We focus on the following linguistic phenomena. Gramatically-specified entailments The set of the entailments of any sentence includes so-called grammatically-specified entailments (Wilson and Sperber, 1979), i.e., entailments where a constituent of the premise is substituted with a variable (such as an indefinite pronoun like somebody, something etc.). For instance, the entailments of “You’ve eaten all my apples” include, among others:

You’ve eaten all someone’s apples. You’ve eaten all of something. You’ve eaten something. You’ve done something. Someone’s eaten all my apples.

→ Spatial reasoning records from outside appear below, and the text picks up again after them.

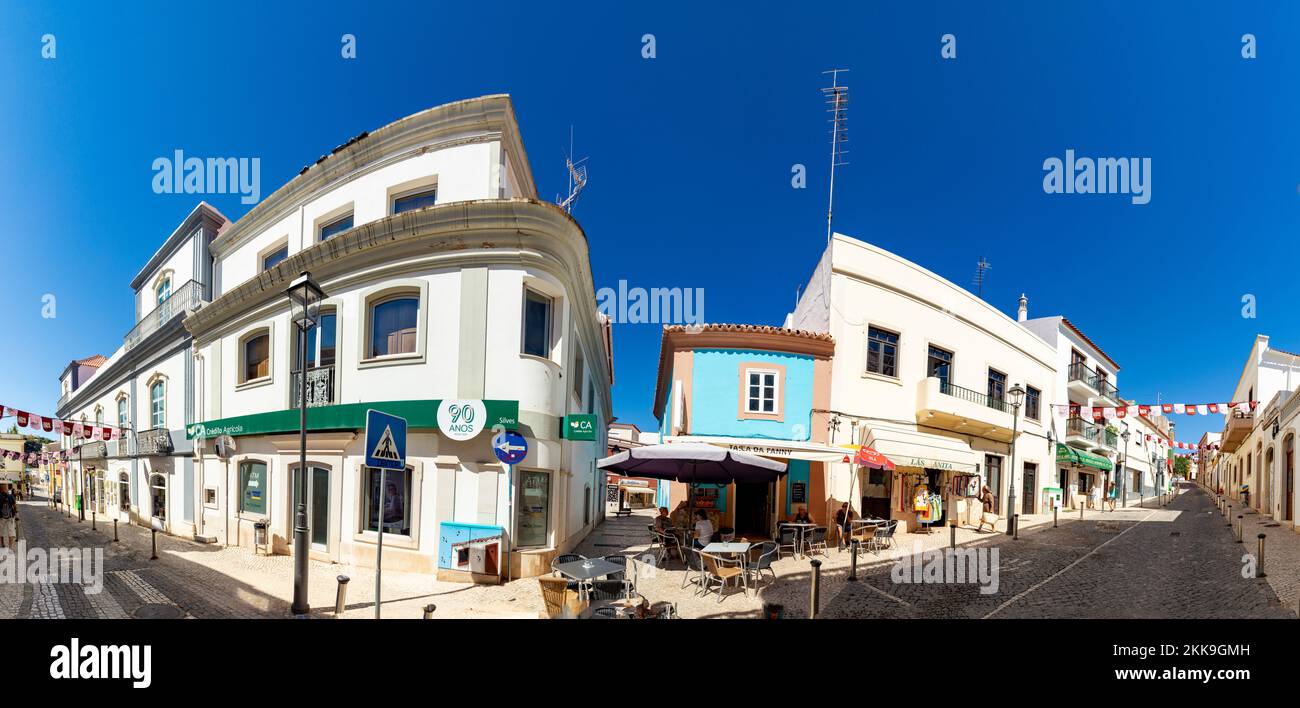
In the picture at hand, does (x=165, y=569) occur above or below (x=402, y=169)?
below

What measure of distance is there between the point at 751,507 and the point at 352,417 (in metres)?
11.0

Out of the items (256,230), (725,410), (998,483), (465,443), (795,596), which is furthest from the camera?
(998,483)

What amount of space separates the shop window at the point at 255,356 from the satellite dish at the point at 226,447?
1477mm

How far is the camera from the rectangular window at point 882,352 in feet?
49.4

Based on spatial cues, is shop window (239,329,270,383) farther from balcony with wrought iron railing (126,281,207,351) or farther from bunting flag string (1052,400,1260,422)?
bunting flag string (1052,400,1260,422)

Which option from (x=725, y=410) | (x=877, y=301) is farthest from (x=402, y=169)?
(x=877, y=301)

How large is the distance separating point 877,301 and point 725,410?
6185 millimetres

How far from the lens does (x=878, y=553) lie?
1109 cm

Monotonicity entailments hold when less specific predicates are substituted with more specific ones, or vice versa. They can be of two types: • Upward: more specific predicates can be substituted with less specific ones. Jack is a dog. |= Jack is an animal. • Downward: less specific predicates can be substituted with more specific ones. All animals need water. |= All dogs need water.

Evidential Adverbs “express degrees of certitude with respect to the speaker’s subjective perception of the truth of a proposition” (Haumann, 2007). We test LLMs’ ability to understand evidential adverbs expressing uncertainty (allegedly, purportedly, supposedly etc.). Introducing such adverbs into a clause cancels the entailment of the rest of the clause. E.g., Mike allegedly worked all night does not entail Mike indeed worked all night. The relation between the two statements is neutral. Presuppositions and Presupposition Triggers Presupposition (Beaver et al., 2021; Jeretic et al., 2020; Parrish et al., 2021) is a type of inference “whose truth is taken for granted in the utterance of a sentence” (Huang, 2011). Below, a presupposes b (i.e. if b is false, a cannot be felicitously uttered): a. Jane returned to New York. |= b. Jane has been to New York before.

Presuppositions are not presented as at-issue content of the utterance, but rather as part of the background, mutually known or assumed by the speaker and the hearer (even if in reality it is not the case). The speaker of a does not inform the hearer that Jane has been to New York before: she assumes it; and if the hearer does not know it, she accommodates it upon hearing the utterance (Fintel, 2008).

Presuppositions are normally evoked by constructions or lexical items, called presupposition triggers (Karttunen, 2016). In sentence a above, the presupposition is triggered by the verb returned, from the class of iterative verbs which presuppose that the action has happened before. Other iterative verbs are relearn, reread, reapply etc. Presupposition triggers used in this work are factives, temporal and other adverbial clauses and embedded wh-questions.

Non-factive Verbs and Expressions (Kiparsky and Kiparsky, 1970), such as believe, claim, feel, hope, suspect, think, do not entail either truth or falsity of their complements. For example, given: a. Jane thinks that Bill bought bread. b. Bill bought bread. c. Bill didn’t buy bread.

Sentence a does not entail either b or c. The relation between a and b is neutral, and so is the relation between a and c.

Presupposition Triggers, Non-Factives and NLI It is important to note that embedding a premise under a presupposition trigger does not affect the relations between the premise and hypothesis. By contrast, if we embed the premise under a nonfactive, the relation becomes neutral. For example: a. A balloon hit a light post. |= b. Something hit a light post Premise a above entails hypothesis b. If we embed premise b under a presupposition trigger as in a’: a’. She realized that a balloon hit a light post the relation does not change: the new premise a’ still entails b. However, when embedding premise a under a non-factive verb: a”. I suspect a balloon hit a light post ̸|= b. Something hit a light post the relation becomes neutral: without additional context the new premise a” does not entail b.